Que donnera la réforme de la carte scolaire à Nantes ?

22 juin 2007

Extrait de « Ouest - France » du 21.06.07 : Lycée coté ou pas ? La difficulté du choix...

L’assouplissement de la carte scolaire ouvre des passerelles entre quartiers. En sens unique. Reportage à Nantes, en zones populaire et bourgeoise.

Nantes

Elles sautent aux yeux dès le portail. Des belles roses fleurissent la cour. De la verdure, des petits bâtiments blancs. On est au collège Debussy, dans un quartier popu de Nantes. Un « Ambition réussite » de 190 élèves. Cette année, 35 % des 3e partent en seconde générale, 65 % en lycée professionnel. Les élèves sont du quartier : « 85 % de ceux que l’on devait capter », précise Élisabeth Desobry, la principale. La preuve, pour elle, que le collège ne souffre pas d’un effet repoussoir. L’assouplissement de la carte scolaire, pour l’heure, ne l’inquiète pas trop : « Si on a des projets innovants, les élèves resteront. De toute façon, les collèges cotés ne pourront assurer face à un afflux de demandes. » La principale estime que le sien a des atouts. « En 6e, les enfants sont 19 ou 20 par classe. Ça permet une attention à chaque élève. »

« Ils vont nous trouver mauvais »

Florian, 16 ans, en 3e, est l’un de ceux qui passe en seconde générale. Non pas à Camus, le lycée du secteur, mais à Jules Rieffel, à Saint-Herblain. Pour sa section sportive. « Sinon, je serais allé à Camus, plus près. Et ce sont les gens du quartier. Là-bas, on est normaux. Les lycées du centre, c’est plus bourgeois. Et ils ont un meilleur niveau. Si on y va, ils vont nous trouver mauvais. » À côté de lui, Anissa, 14 ans, classe européenne espagnole à la rentrée, hausse les épaules. « Des préjugés ! Mon frère est allé à Jules-Verne (lycée réputé du centre ville), ça s’est très bien passé. J’y serai aussi à la rentrée. »

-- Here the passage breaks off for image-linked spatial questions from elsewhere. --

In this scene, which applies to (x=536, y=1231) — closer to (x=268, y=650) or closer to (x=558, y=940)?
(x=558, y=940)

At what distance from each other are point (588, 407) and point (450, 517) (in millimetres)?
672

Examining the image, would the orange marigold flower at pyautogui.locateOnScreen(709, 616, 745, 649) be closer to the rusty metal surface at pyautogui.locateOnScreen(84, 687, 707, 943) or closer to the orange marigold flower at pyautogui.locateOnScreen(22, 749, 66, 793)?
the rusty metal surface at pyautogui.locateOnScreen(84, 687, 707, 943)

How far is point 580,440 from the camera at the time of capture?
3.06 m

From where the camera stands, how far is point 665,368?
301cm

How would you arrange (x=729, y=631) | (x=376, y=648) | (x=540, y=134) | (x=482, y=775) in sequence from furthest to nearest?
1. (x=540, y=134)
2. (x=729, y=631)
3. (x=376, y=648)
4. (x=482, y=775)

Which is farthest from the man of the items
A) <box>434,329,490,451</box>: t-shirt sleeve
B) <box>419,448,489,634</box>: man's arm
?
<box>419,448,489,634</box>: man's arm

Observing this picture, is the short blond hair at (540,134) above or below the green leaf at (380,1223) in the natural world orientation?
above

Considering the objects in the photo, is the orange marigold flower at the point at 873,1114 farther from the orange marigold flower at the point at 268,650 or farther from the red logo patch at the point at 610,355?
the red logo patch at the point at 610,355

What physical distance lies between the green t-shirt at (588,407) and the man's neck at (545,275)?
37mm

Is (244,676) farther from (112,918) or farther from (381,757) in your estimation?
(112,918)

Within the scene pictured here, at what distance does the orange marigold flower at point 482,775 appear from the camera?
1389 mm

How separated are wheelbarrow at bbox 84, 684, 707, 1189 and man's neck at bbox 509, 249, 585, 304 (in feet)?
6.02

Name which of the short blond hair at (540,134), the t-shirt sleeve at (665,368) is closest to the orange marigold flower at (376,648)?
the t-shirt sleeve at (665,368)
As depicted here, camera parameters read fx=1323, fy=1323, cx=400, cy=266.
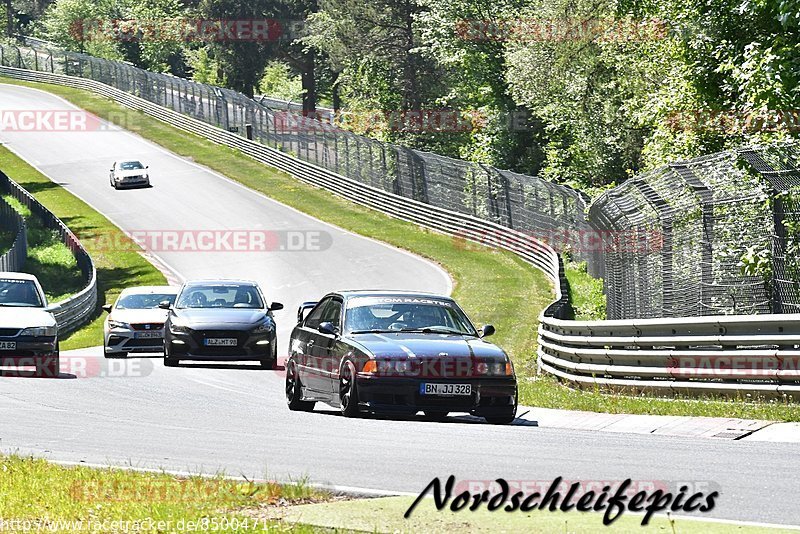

Les préjugés ont effectivement la vie dure. Camus n’a pas très bonne réputation. « À tort, regrette Michel Cocotier, son proviseur. Notre taux de réussite au bac est peut-être inférieur (78 % toutes séries confondues), mais il y a chez nous un aspect humain primordial. On fait aussi de l’accompagnement. » 37 % des gamins sont issus de catégories socio-professionnelles défavorisées. « Certains n’ont pas d’ordinateur chez eux. Dans ces cas, faire une recherche relève quasi du parcours du combattant. » Pas de compétition permanente ici, dit le proviseur qui souligne que certains viennent « pour vivre sereinement leur scolarité ».

Pas le même contexte à Guisth’au, en centre ville. La bâtisse en pierre en impose. À proximité : immeubles de standing, avenues privées. 1 130 élèves en lycée, 435 en collège, 80 % issus de milieu favorisé. La majorité des collégiens sont du secteur. 91 % vont en seconde générale ou technologique. Ils y retrouvent davantage d’élèves d’autres quartiers, du fait des nombreuses options proposées. La quasi-totalité des lycéens poursuivent des études supérieures. « Beaucoup de familles ont un projet élitiste, reconnaît le proviseur. Ce n’est pas du fait de l’établissement. Nos élèves ont, majoritairement, un projet scolaire. » Et adhèrent à ce qu’il appelle « la culture Guisth’au » : « On pense que par la réussite scolaire, il peut y avoir un épanouissement personnel. »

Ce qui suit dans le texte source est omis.